Dataset entries

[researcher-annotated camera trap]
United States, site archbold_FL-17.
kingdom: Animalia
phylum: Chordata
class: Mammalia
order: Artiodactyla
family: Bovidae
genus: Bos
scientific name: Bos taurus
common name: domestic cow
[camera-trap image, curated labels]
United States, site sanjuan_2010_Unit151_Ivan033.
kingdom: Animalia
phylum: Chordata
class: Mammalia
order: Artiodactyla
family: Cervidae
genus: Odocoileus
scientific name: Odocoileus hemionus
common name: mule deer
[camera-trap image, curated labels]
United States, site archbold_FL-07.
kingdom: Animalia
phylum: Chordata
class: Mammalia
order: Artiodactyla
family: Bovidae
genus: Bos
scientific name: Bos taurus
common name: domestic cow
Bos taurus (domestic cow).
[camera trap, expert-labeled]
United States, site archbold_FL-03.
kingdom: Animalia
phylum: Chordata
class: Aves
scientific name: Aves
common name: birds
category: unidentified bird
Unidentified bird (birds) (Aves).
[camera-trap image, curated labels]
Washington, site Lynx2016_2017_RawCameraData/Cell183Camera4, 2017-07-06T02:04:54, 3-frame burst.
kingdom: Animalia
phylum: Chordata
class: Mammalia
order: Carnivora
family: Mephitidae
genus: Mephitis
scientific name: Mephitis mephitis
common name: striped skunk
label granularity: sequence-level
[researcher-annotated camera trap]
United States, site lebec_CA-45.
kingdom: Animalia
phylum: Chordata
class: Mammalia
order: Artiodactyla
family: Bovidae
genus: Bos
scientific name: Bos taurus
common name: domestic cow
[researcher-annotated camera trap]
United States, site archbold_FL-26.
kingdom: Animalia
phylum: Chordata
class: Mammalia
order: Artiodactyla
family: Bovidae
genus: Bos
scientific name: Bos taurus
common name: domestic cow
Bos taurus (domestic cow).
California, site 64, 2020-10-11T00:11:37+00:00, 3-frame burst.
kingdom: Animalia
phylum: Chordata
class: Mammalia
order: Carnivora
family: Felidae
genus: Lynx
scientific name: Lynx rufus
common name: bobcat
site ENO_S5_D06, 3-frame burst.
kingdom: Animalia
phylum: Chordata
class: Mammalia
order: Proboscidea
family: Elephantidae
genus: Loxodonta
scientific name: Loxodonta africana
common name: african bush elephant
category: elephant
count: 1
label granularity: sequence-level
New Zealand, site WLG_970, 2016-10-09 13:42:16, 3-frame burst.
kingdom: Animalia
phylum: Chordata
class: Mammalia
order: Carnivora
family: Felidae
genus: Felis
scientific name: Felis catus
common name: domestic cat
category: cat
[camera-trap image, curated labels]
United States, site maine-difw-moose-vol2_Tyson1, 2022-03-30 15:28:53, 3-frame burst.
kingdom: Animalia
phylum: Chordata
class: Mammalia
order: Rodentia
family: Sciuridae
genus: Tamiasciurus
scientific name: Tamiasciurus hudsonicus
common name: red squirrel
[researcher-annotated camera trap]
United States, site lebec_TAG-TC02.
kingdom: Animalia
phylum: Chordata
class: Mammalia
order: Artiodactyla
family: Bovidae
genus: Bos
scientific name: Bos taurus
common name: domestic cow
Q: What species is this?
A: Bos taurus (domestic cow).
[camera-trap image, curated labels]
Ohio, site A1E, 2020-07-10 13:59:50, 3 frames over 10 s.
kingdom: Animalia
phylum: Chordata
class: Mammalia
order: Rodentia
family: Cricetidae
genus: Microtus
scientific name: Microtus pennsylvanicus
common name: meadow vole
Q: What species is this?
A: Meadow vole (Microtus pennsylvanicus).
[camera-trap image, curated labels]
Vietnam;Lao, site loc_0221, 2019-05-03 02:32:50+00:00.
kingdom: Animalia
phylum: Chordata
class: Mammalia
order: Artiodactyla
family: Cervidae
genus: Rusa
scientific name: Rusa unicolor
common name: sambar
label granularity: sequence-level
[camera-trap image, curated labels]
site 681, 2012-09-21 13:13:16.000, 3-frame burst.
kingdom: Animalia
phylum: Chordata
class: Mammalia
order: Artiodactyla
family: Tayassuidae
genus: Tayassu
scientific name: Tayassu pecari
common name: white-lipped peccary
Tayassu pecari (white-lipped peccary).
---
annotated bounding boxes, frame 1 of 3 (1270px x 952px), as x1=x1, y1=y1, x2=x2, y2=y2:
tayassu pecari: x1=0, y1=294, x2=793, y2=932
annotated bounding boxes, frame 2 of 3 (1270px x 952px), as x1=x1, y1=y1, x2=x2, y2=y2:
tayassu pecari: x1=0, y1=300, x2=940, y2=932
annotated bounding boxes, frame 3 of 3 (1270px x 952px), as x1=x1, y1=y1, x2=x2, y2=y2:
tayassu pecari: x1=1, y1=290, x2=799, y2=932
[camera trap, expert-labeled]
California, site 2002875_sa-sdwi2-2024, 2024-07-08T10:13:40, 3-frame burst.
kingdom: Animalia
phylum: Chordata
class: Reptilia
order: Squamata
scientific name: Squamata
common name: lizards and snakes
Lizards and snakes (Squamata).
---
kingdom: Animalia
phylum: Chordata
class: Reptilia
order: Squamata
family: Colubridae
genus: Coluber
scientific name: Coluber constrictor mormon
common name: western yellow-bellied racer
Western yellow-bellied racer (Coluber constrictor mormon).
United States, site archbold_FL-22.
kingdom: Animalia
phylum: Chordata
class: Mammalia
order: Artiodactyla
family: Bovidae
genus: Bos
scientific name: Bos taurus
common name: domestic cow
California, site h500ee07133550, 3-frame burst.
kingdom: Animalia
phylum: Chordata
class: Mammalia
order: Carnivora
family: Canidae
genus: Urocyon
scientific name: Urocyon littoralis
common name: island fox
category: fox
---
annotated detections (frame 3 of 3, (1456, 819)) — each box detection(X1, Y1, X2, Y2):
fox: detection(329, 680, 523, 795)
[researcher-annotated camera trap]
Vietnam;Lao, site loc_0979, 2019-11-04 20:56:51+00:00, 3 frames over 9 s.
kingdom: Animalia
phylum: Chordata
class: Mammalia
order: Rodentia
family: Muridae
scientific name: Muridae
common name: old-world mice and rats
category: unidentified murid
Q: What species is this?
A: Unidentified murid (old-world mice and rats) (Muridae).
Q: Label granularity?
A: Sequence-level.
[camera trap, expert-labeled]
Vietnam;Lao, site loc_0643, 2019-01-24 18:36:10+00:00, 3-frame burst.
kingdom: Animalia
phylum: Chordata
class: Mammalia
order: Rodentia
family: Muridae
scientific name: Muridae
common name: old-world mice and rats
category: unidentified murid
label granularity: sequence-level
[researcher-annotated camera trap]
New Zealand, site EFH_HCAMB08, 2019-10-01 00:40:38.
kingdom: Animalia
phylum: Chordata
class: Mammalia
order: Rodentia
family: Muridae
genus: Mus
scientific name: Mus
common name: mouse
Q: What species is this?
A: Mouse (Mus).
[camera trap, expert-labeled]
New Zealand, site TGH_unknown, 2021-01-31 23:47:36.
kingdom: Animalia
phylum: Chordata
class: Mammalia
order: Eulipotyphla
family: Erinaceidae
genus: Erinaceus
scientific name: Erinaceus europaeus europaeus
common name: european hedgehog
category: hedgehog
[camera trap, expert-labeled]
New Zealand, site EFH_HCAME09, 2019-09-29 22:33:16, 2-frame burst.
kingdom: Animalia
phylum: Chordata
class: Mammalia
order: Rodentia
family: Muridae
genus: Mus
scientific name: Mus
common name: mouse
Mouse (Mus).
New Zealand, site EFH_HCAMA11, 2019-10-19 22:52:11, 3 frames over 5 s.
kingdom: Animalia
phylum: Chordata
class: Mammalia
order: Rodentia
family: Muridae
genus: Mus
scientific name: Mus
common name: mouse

● **Task brief**
Your answer must be an exact copy of all the entries.

● **Worked solution**
[researcher-annotated camera trap]
United States, site archbold_FL-17.
kingdom: Animalia
phylum: Chordata
class: Mammalia
order: Artiodactyla
family: Bovidae
genus: Bos
scientific name: Bos taurus
common name: domestic cow
[camera-trap image, curated labels]
United States, site sanjuan_2010_Unit151_Ivan033.
kingdom: Animalia
phylum: Chordata
class: Mammalia
order: Artiodactyla
family: Cervidae
genus: Odocoileus
scientific name: Odocoileus hemionus
common name: mule deer
[camera-trap image, curated labels]
United States, site archbold_FL-07.
kingdom: Animalia
phylum: Chordata
class: Mammalia
order: Artiodactyla
family: Bovidae
genus: Bos
scientific name: Bos taurus
common name: domestic cow
Bos taurus (domestic cow).
[camera trap, expert-labeled]
United States, site archbold_FL-03.
kingdom: Animalia
phylum: Chordata
class: Aves
scientific name: Aves
common name: birds
category: unidentified bird
Unidentified bird (birds) (Aves).
[camera-trap image, curated labels]
Washington, site Lynx2016_2017_RawCameraData/Cell183Camera4, 2017-07-06T02:04:54, 3-frame burst.
kingdom: Animalia
phylum: Chordata
class: Mammalia
order: Carnivora
family: Mephitidae
genus: Mephitis
scientific name: Mephitis mephitis
common name: striped skunk
label granularity: sequence-level
[researcher-annotated camera trap]
United States, site lebec_CA-45.
kingdom: Animalia
phylum: Chordata
class: Mammalia
order: Artiodactyla
family: Bovidae
genus: Bos
scientific name: Bos taurus
common name: domestic cow
[researcher-annotated camera trap]
United States, site archbold_FL-26.
kingdom: Animalia
phylum: Chordata
class: Mammalia
order: Artiodactyla
family: Bovidae
genus: Bos
scientific name: Bos taurus
common name: domestic cow
Bos taurus (domestic cow).
California, site 64, 2020-10-11T00:11:37+00:00, 3-frame burst.
kingdom: Animalia
phylum: Chordata
class: Mammalia
order: Carnivora
family: Felidae
genus: Lynx
scientific name: Lynx rufus
common name: bobcat
site ENO_S5_D06, 3-frame burst.
kingdom: Animalia
phylum: Chordata
class: Mammalia
order: Proboscidea
family: Elephantidae
genus: Loxodonta
scientific name: Loxodonta africana
common name: african bush elephant
category: elephant
count: 1
label granularity: sequence-level
New Zealand, site WLG_970, 2016-10-09 13:42:16, 3-frame burst.
kingdom: Animalia
phylum: Chordata
class: Mammalia
order: Carnivora
family: Felidae
genus: Felis
scientific name: Felis catus
common name: domestic cat
category: cat
[camera-trap image, curated labels]
United States, site maine-difw-moose-vol2_Tyson1, 2022-03-30 15:28:53, 3-frame burst.
kingdom: Animalia
phylum: Chordata
class: Mammalia
order: Rodentia
family: Sciuridae
genus: Tamiasciurus
scientific name: Tamiasciurus hudsonicus
common name: red squirrel
[researcher-annotated camera trap]
United States, site lebec_TAG-TC02.
kingdom: Animalia
phylum: Chordata
class: Mammalia
order: Artiodactyla
family: Bovidae
genus: Bos
scientific name: Bos taurus
common name: domestic cow
Q: What species is this?
A: Bos taurus (domestic cow).
[camera-trap image, curated labels]
Ohio, site A1E, 2020-07-10 13:59:50, 3 frames over 10 s.
kingdom: Animalia
phylum: Chordata
class: Mammalia
order: Rodentia
family: Cricetidae
genus: Microtus
scientific name: Microtus pennsylvanicus
common name: meadow vole
Q: What species is this?
A: Meadow vole (Microtus pennsylvanicus).
[camera-trap image, curated labels]
Vietnam;Lao, site loc_0221, 2019-05-03 02:32:50+00:00.
kingdom: Animalia
phylum: Chordata
class: Mammalia
order: Artiodactyla
family: Cervidae
genus: Rusa
scientific name: Rusa unicolor
common name: sambar
label granularity: sequence-level
[camera-trap image, curated labels]
site 681, 2012-09-21 13:13:16.000, 3-frame burst.
kingdom: Animalia
phylum: Chordata
class: Mammalia
order: Artiodactyla
family: Tayassuidae
genus: Tayassu
scientific name: Tayassu pecari
common name: white-lipped peccary
Tayassu pecari (white-lipped peccary).
---
annotated bounding boxes, frame 1 of 3 (1270px x 952px), as x1=x1, y1=y1, x2=x2, y2=y2:
tayassu pecari: x1=0, y1=294, x2=793, y2=932
annotated bounding boxes, frame 2 of 3 (1270px x 952px), as x1=x1, y1=y1, x2=x2, y2=y2:
tayassu pecari: x1=0, y1=300, x2=940, y2=932
annotated bounding boxes, frame 3 of 3 (1270px x 952px), as x1=x1, y1=y1, x2=x2, y2=y2:
tayassu pecari: x1=1, y1=290, x2=799, y2=932
[camera trap, expert-labeled]
California, site 2002875_sa-sdwi2-2024, 2024-07-08T10:13:40, 3-frame burst.
kingdom: Animalia
phylum: Chordata
class: Reptilia
order: Squamata
scientific name: Squamata
common name: lizards and snakes
Lizards and snakes (Squamata).
---
kingdom: Animalia
phylum: Chordata
class: Reptilia
order: Squamata
family: Colubridae
genus: Coluber
scientific name: Coluber constrictor mormon
common name: western yellow-bellied racer
Western yellow-bellied racer (Coluber constrictor mormon).
United States, site archbold_FL-22.
kingdom: Animalia
phylum: Chordata
class: Mammalia
order: Artiodactyla
family: Bovidae
genus: Bos
scientific name: Bos taurus
common name: domestic cow
California, site h500ee07133550, 3-frame burst.
kingdom: Animalia
phylum: Chordata
class: Mammalia
order: Carnivora
family: Canidae
genus: Urocyon
scientific name: Urocyon littoralis
common name: island fox
category: fox
---
annotated detections (frame 3 of 3, (1456, 819)) — each box detection(X1, Y1, X2, Y2):
fox: detection(329, 680, 523, 795)
[researcher-annotated camera trap]
Vietnam;Lao, site loc_0979, 2019-11-04 20:56:51+00:00, 3 frames over 9 s.
kingdom: Animalia
phylum: Chordata
class: Mammalia
order: Rodentia
family: Muridae
scientific name: Muridae
common name: old-world mice and rats
category: unidentified murid
Q: What species is this?
A: Unidentified murid (old-world mice and rats) (Muridae).
Q: Label granularity?
A: Sequence-level.
[camera trap, expert-labeled]
Vietnam;Lao, site loc_0643, 2019-01-24 18:36:10+00:00, 3-frame burst.
kingdom: Animalia
phylum: Chordata
class: Mammalia
order: Rodentia
family: Muridae
scientific name: Muridae
common name: old-world mice and rats
category: unidentified murid
label granularity: sequence-level
[researcher-annotated camera trap]
New Zealand, site EFH_HCAMB08, 2019-10-01 00:40:38.
kingdom: Animalia
phylum: Chordata
class: Mammalia
order: Rodentia
family: Muridae
genus: Mus
scientific name: Mus
common name: mouse
Q: What species is this?
A: Mouse (Mus).
[camera trap, expert-labeled]
New Zealand, site TGH_unknown, 2021-01-31 23:47:36.
kingdom: Animalia
phylum: Chordata
class: Mammalia
order: Eulipotyphla
family: Erinaceidae
genus: Erinaceus
scientific name: Erinaceus europaeus europaeus
common name: european hedgehog
category: hedgehog
[camera trap, expert-labeled]
New Zealand, site EFH_HCAME09, 2019-09-29 22:33:16, 2-frame burst.
kingdom: Animalia
phylum: Chordata
class: Mammalia
order: Rodentia
family: Muridae
genus: Mus
scientific name: Mus
common name: mouse
Mouse (Mus).
New Zealand, site EFH_HCAMA11, 2019-10-19 22:52:11, 3 frames over 5 s.
kingdom: Animalia
phylum: Chordata
class: Mammalia
order: Rodentia
family: Muridae
genus: Mus
scientific name: Mus
common name: mouse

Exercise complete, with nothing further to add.